What the OP is will be asked is probably along the lines of what krisiepoo and nu rn are talking about, where the test question will give a range and the student will have to figure out what the dose will be. This is still unfortunately used in home care and correctional settings (at least in my Midwestern region), and if a patient has an old-fashioned doc.

Or, as others have said, a correction factor, like the patient's base dose of mealtime insulin is 10 units and if BG is 125-150 add 1 unit, 151-175 add two units, etc.

**(bonus if the correction factor/sliding scale goes up to like 350 so the patient hits 350 every day and the provider never gets a call).

Specializes in Emergency.

Also, depending on the person, there can be insulin given before every meal AND the additional sliding scale.
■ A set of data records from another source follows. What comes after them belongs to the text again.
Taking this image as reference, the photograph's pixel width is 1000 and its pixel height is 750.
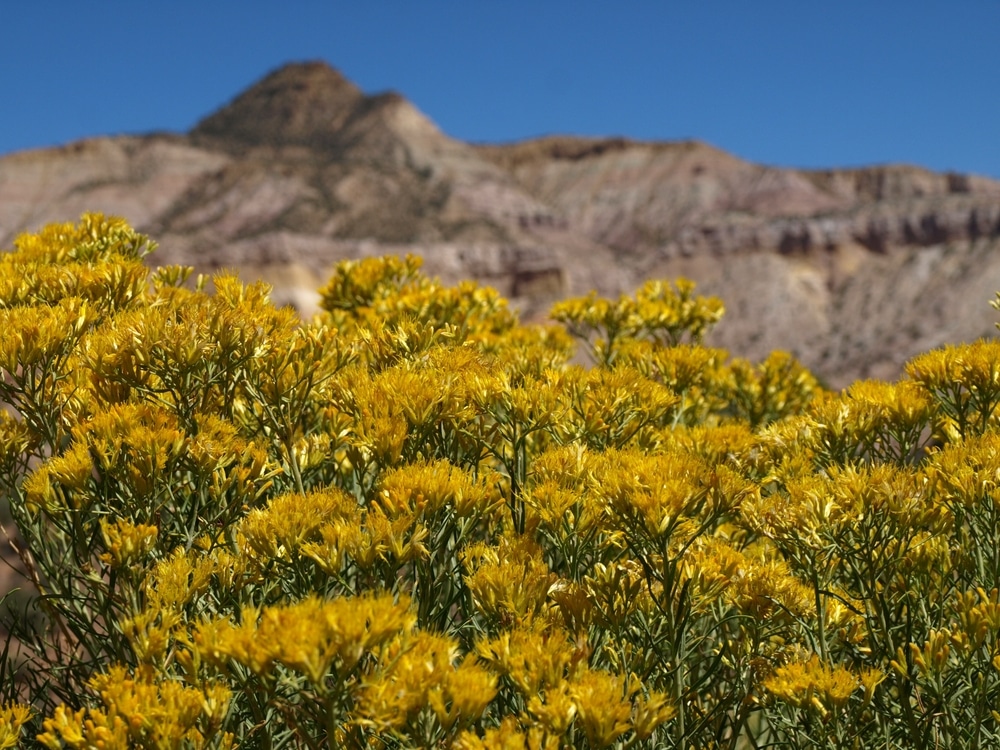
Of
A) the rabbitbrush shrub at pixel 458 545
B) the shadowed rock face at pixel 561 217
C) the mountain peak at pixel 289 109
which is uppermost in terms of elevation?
the mountain peak at pixel 289 109

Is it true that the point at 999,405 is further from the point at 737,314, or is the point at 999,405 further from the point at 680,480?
the point at 737,314

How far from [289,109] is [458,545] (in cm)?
17242

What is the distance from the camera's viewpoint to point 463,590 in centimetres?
381

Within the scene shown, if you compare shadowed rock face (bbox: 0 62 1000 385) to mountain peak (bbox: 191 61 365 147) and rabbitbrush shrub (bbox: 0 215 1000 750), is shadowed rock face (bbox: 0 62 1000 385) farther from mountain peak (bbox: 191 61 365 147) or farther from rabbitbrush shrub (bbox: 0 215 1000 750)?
rabbitbrush shrub (bbox: 0 215 1000 750)

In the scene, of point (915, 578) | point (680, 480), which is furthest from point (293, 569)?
point (915, 578)

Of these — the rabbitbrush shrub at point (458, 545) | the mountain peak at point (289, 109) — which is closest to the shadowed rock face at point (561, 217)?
the mountain peak at point (289, 109)

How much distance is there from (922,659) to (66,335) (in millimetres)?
3751

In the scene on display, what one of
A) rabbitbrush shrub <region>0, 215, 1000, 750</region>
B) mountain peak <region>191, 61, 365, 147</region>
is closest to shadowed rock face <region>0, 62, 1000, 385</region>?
mountain peak <region>191, 61, 365, 147</region>

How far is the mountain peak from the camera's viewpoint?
153m

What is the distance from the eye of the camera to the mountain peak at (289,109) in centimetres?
15312

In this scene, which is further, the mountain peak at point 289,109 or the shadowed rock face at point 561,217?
the mountain peak at point 289,109

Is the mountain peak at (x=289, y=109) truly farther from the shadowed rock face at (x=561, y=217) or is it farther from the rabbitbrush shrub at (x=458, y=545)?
the rabbitbrush shrub at (x=458, y=545)

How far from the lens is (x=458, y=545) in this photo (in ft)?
12.0

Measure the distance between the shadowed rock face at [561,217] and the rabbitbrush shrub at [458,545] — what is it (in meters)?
72.0
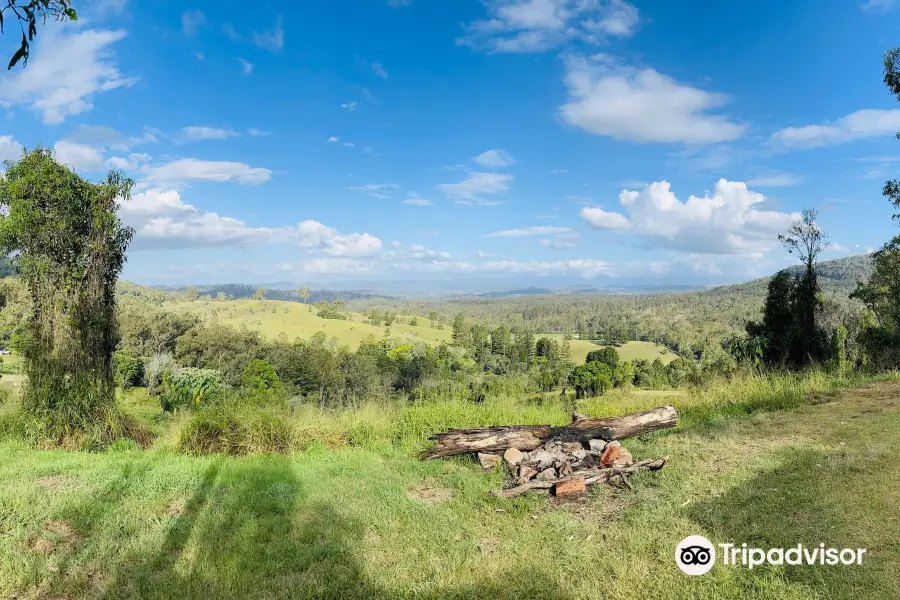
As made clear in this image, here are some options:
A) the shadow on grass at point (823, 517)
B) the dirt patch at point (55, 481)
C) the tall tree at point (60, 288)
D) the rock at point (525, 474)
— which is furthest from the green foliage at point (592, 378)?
the dirt patch at point (55, 481)

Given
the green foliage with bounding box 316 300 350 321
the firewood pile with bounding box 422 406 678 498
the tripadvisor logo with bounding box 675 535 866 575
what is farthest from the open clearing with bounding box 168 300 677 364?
the tripadvisor logo with bounding box 675 535 866 575

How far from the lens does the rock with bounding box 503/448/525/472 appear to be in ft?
20.5

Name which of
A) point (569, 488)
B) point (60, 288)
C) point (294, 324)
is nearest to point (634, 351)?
point (294, 324)

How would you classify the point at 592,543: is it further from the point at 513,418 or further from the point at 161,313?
the point at 161,313

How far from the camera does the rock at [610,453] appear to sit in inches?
241

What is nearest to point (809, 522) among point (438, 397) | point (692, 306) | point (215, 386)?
point (438, 397)

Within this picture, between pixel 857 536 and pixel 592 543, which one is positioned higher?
pixel 857 536

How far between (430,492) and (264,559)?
2094 mm

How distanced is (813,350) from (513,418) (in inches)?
873

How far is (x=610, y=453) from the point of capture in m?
6.20

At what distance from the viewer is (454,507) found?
5043mm

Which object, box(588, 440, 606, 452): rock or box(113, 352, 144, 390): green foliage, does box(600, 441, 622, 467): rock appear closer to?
box(588, 440, 606, 452): rock

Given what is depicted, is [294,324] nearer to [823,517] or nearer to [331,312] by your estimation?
[331,312]

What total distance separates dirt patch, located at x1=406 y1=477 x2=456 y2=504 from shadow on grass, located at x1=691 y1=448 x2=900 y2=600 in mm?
2502
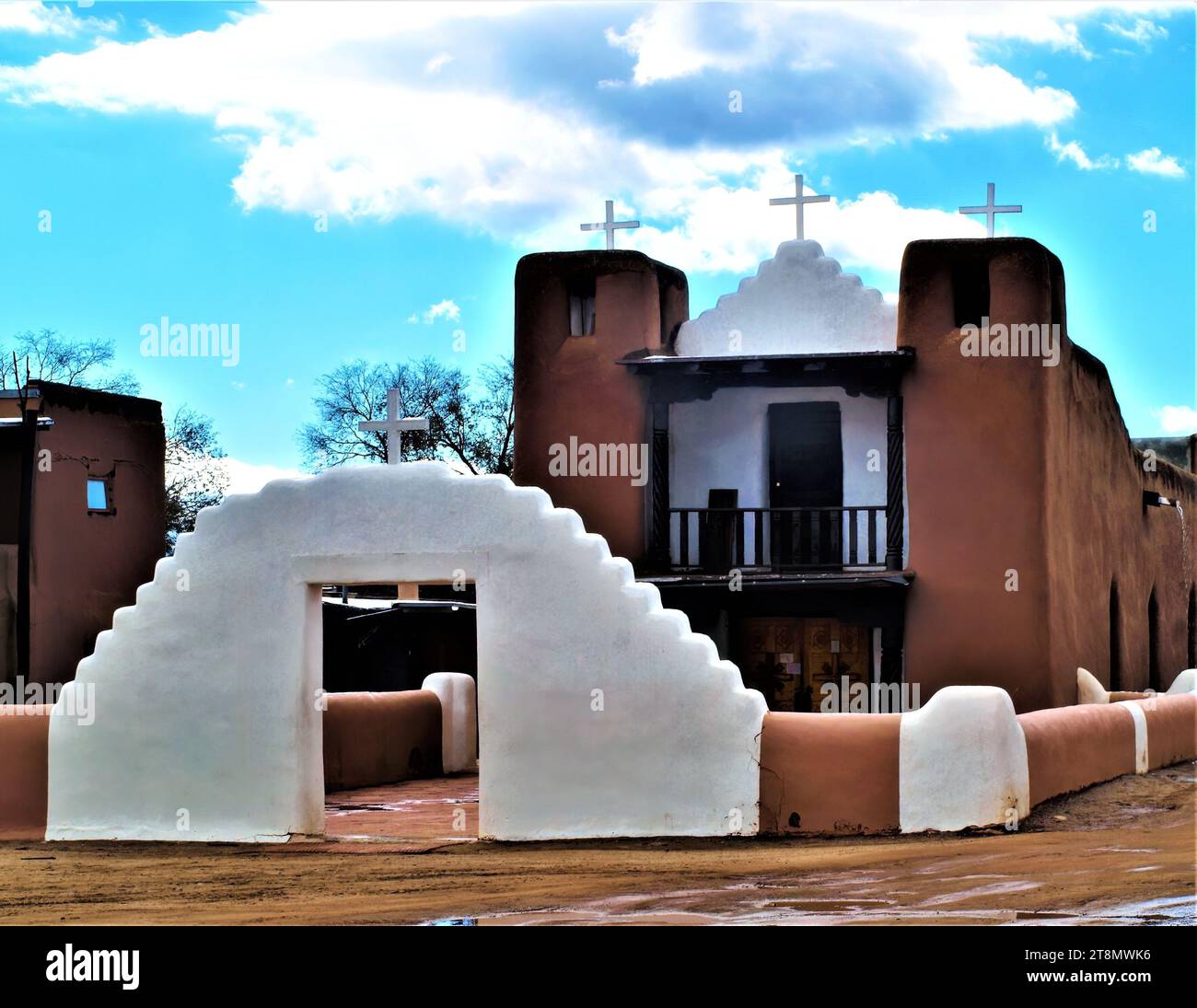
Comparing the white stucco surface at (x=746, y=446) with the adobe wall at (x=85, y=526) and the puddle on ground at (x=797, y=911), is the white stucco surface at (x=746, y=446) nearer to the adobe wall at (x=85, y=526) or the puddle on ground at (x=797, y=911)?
the adobe wall at (x=85, y=526)

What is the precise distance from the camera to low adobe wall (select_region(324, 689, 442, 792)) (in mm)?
20125

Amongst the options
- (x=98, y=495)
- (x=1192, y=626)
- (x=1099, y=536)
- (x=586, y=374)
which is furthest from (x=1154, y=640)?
(x=98, y=495)

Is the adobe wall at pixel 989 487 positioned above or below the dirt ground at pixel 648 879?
above

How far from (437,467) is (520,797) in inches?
120

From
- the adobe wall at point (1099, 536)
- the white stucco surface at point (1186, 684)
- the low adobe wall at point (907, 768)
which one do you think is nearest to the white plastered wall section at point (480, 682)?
the low adobe wall at point (907, 768)

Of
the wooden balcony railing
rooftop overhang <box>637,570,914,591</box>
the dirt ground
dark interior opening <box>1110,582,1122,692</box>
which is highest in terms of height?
the wooden balcony railing

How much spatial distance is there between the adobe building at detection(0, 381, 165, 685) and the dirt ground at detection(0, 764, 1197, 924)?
8738 mm

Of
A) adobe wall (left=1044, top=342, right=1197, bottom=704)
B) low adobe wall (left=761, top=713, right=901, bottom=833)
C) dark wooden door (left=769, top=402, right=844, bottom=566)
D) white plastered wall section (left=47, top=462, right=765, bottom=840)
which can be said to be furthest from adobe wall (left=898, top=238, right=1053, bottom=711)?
white plastered wall section (left=47, top=462, right=765, bottom=840)

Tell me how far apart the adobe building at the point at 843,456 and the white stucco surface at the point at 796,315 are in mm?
31

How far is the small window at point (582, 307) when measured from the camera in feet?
68.5

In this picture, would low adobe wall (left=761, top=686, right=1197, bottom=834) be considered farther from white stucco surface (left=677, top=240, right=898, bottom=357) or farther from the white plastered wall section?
white stucco surface (left=677, top=240, right=898, bottom=357)

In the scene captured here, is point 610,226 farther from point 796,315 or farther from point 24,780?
point 24,780

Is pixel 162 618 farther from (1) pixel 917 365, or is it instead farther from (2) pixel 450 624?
(2) pixel 450 624
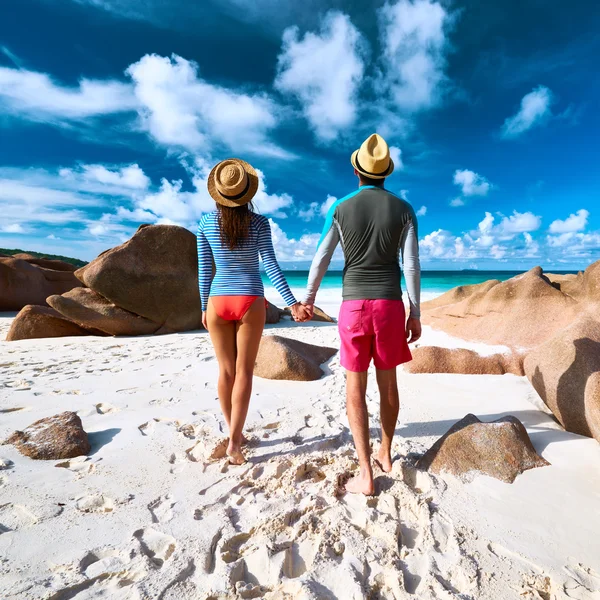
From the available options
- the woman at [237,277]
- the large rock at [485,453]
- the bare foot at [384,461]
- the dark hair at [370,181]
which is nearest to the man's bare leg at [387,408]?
the bare foot at [384,461]

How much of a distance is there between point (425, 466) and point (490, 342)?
3632 mm

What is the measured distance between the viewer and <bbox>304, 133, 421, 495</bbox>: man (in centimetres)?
238

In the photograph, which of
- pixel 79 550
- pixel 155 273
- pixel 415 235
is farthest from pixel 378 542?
pixel 155 273

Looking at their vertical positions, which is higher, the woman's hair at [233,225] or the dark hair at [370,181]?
the dark hair at [370,181]

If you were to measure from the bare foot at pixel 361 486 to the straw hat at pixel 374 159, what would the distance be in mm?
1949

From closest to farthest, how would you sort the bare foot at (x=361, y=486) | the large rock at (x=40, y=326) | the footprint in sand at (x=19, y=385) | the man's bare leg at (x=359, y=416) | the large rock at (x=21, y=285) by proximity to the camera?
the bare foot at (x=361, y=486) → the man's bare leg at (x=359, y=416) → the footprint in sand at (x=19, y=385) → the large rock at (x=40, y=326) → the large rock at (x=21, y=285)

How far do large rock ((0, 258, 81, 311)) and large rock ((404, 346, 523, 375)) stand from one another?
12017mm

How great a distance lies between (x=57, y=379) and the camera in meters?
4.61

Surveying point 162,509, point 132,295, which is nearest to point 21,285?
Result: point 132,295

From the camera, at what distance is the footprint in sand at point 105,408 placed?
360 centimetres

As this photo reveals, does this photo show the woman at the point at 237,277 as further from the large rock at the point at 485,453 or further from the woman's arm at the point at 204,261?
the large rock at the point at 485,453

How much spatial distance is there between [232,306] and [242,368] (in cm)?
47

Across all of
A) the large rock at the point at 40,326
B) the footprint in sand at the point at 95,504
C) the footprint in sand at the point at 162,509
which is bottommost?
the footprint in sand at the point at 162,509

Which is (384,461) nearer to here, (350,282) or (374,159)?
(350,282)
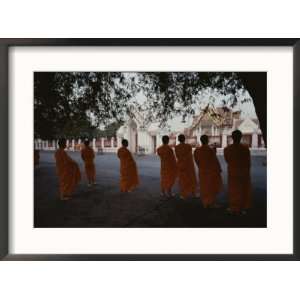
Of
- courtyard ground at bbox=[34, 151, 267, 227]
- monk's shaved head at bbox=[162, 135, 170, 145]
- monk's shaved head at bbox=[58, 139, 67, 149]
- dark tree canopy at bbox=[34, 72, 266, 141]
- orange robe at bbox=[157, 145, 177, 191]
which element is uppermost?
dark tree canopy at bbox=[34, 72, 266, 141]

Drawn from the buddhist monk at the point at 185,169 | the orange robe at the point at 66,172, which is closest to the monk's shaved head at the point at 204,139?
the buddhist monk at the point at 185,169

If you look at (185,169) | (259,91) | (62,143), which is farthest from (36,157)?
(259,91)

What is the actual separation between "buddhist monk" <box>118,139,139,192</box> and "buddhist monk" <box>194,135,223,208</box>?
49 cm

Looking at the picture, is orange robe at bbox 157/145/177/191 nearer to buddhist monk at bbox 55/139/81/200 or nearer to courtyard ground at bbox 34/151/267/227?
courtyard ground at bbox 34/151/267/227

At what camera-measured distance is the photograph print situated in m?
2.77

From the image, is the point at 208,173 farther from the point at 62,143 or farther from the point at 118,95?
the point at 62,143

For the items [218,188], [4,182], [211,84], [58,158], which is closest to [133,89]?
[211,84]

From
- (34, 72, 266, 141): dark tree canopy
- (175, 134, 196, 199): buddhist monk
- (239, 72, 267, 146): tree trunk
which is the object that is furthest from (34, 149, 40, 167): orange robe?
(239, 72, 267, 146): tree trunk

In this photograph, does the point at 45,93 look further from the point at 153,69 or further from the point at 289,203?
the point at 289,203

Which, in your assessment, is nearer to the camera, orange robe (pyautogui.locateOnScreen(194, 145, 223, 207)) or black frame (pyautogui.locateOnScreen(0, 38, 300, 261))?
black frame (pyautogui.locateOnScreen(0, 38, 300, 261))

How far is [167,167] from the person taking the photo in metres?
2.82

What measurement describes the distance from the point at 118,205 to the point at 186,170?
586 millimetres

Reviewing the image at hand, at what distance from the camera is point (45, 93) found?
110 inches

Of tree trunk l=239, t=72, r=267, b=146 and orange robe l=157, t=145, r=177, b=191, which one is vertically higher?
tree trunk l=239, t=72, r=267, b=146
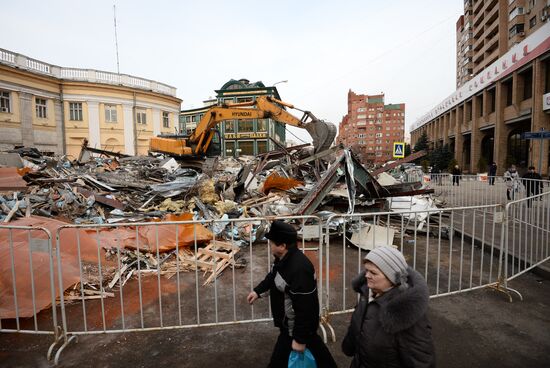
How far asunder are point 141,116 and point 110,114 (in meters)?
3.07

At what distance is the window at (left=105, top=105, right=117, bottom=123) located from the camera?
104ft

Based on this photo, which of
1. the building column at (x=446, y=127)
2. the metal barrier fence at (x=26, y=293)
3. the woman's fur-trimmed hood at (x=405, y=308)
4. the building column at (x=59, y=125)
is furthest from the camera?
the building column at (x=446, y=127)

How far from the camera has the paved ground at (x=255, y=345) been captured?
10.2 ft

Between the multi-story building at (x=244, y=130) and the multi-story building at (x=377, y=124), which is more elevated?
the multi-story building at (x=377, y=124)

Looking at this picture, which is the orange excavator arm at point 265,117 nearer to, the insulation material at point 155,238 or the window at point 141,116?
the insulation material at point 155,238

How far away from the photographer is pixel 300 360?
229cm

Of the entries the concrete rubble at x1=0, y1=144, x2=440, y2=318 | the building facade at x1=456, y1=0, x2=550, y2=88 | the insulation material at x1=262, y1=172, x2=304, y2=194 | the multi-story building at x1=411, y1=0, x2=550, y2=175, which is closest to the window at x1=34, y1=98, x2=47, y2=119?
the concrete rubble at x1=0, y1=144, x2=440, y2=318

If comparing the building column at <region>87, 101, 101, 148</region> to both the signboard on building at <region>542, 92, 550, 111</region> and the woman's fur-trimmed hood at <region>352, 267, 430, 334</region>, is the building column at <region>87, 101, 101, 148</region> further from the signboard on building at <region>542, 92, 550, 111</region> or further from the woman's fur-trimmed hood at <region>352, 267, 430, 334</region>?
the signboard on building at <region>542, 92, 550, 111</region>

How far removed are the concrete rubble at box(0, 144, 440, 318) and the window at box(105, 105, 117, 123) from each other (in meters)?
20.5

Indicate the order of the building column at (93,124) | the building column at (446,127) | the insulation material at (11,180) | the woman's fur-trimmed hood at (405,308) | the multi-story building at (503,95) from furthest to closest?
1. the building column at (446,127)
2. the building column at (93,124)
3. the multi-story building at (503,95)
4. the insulation material at (11,180)
5. the woman's fur-trimmed hood at (405,308)

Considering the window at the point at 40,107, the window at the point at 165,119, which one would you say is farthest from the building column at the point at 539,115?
the window at the point at 40,107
So, there could be an order for 2 units of insulin and depending on the glucose, there could be no extra units up to 7. After that, for the hospitals I've done my rotation, you notify the physician. ;p

Specializes in Hospital Education Coordinator.

sliding scale used to pertain to regular insulin only. Now we have the rapid acting insulins that help prevent, rather than treat, hyperglycemia. The American Diabetes Asso. has recommendations for inpatients, for out patients, for new-to-insulin patients, etc. There are other recommendations for cardiac patients, renal patients---no one size fits all. But to answer OP, the scale is prescribed by the MD. The nurse is only responsible for making sure the medication is administered according to orders. I would study the action and peak times of the various types. You need to know that regular insulin doses may be 10 times greater than rapid acting dose. MAY be.